In a really explanatory presentation, available here, Ron shows how it's possible to build a complex system that ensures that the data produced by the GBT meets the expected standards and reflects the data consumer expectations also by analysing the raw data by means of an expert system. Ron presented his work at ADASS last year, and kindly allowed me to mention it here.

As per the presentation, the process follows these principles:

  • Separate maintenance of rules from the traditional software components.
  • Provide a unified approach to data quality, whether online or offline.
  • Allow use of existing Python functions and libraries for testing data.
  • Isolate GBT-specific software components.

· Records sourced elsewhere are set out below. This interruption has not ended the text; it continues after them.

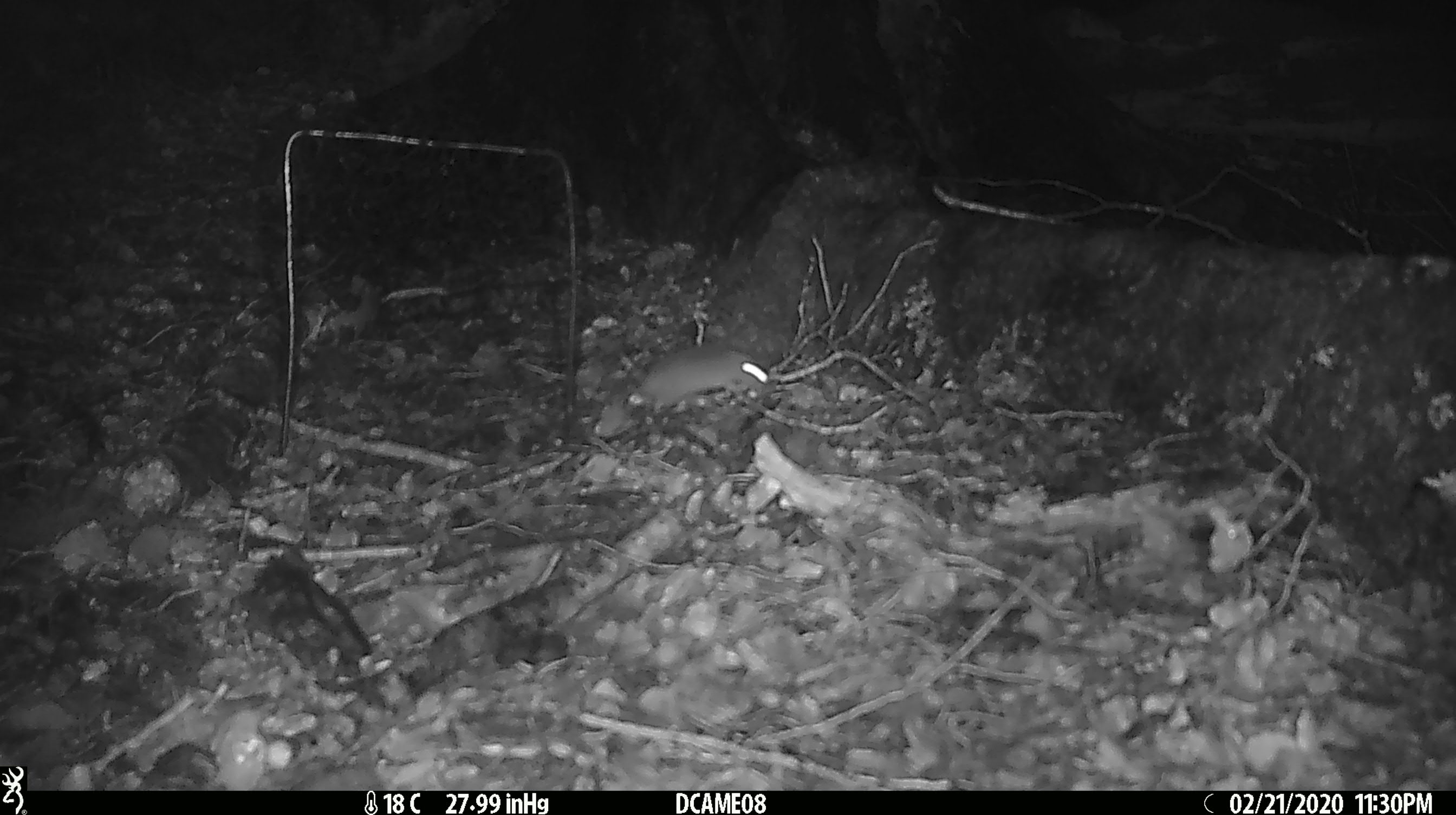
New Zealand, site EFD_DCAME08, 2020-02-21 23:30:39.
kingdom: Animalia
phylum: Chordata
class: Mammalia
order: Rodentia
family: Muridae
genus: Mus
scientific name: Mus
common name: mouse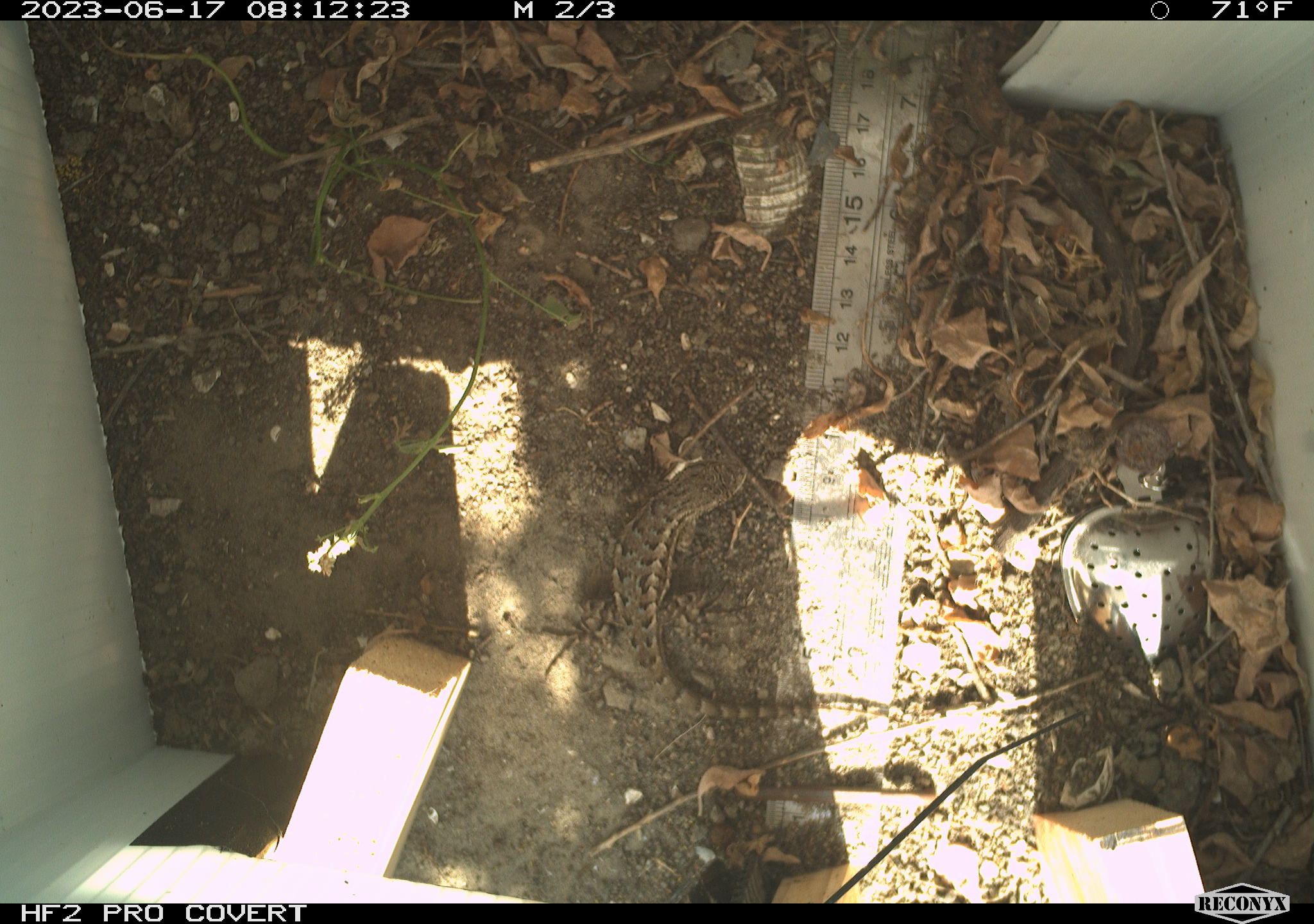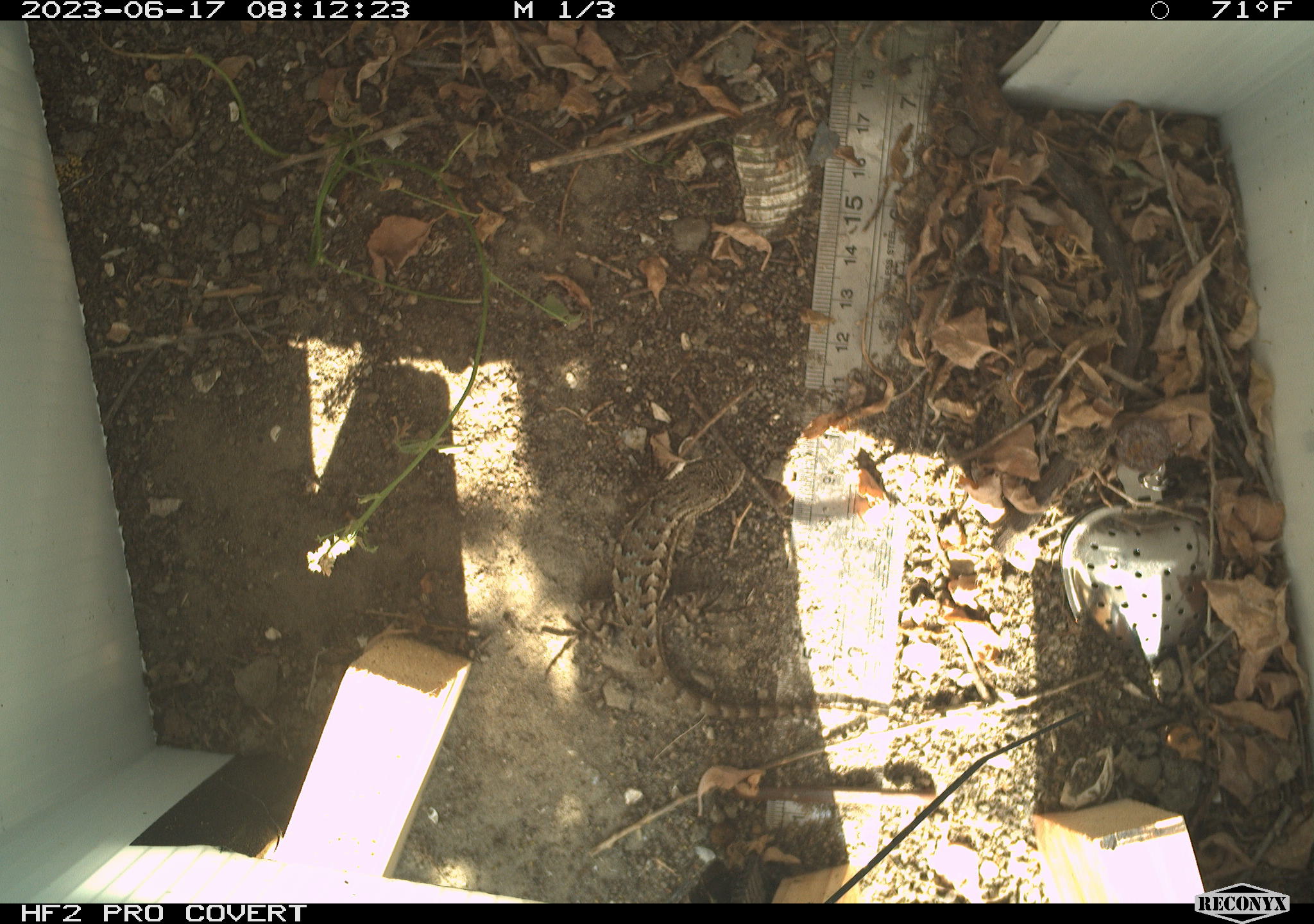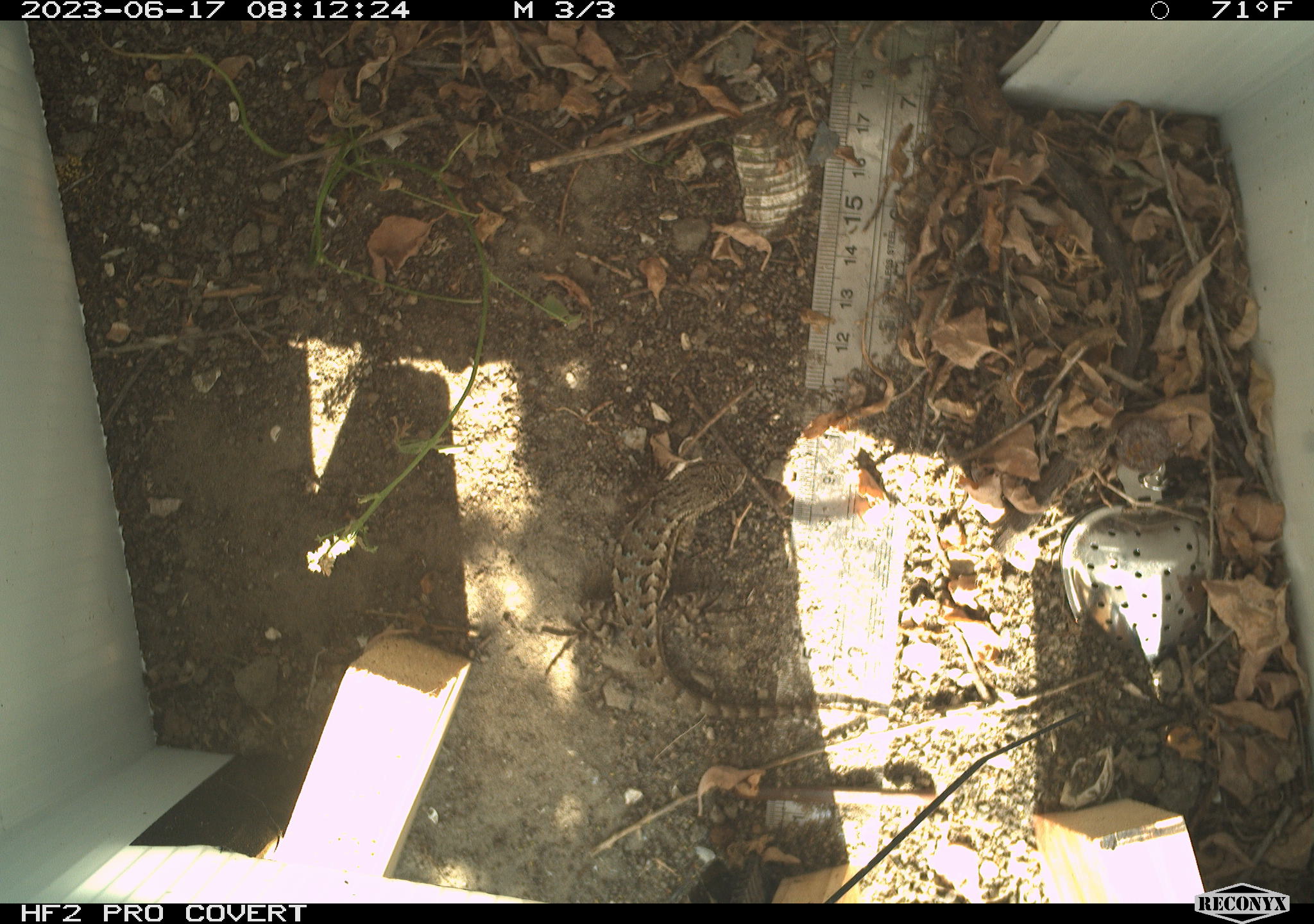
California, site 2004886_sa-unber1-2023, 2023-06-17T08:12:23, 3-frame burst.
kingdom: Animalia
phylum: Chordata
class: Reptilia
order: Squamata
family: Phrynosomatidae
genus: Sceloporus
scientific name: Sceloporus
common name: spiny lizards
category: sceloporus species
Sceloporus species (spiny lizards) (Sceloporus).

PyCLIPS takes place in this project both to encapsulate and drive the CLIPS engine and to provide external Python functions that are used for integration with existing software. Also, it allows the developers to focus on the different aspects of data analysis separately - the rules are independent from the procedural aspects, rules can be added or removed without harming the ruleset and so on.

The presentation is rather interesting and clear, even from a non-astronomical point of view... Most of Ron's considerations about data quality are valid in many aspects of data mining.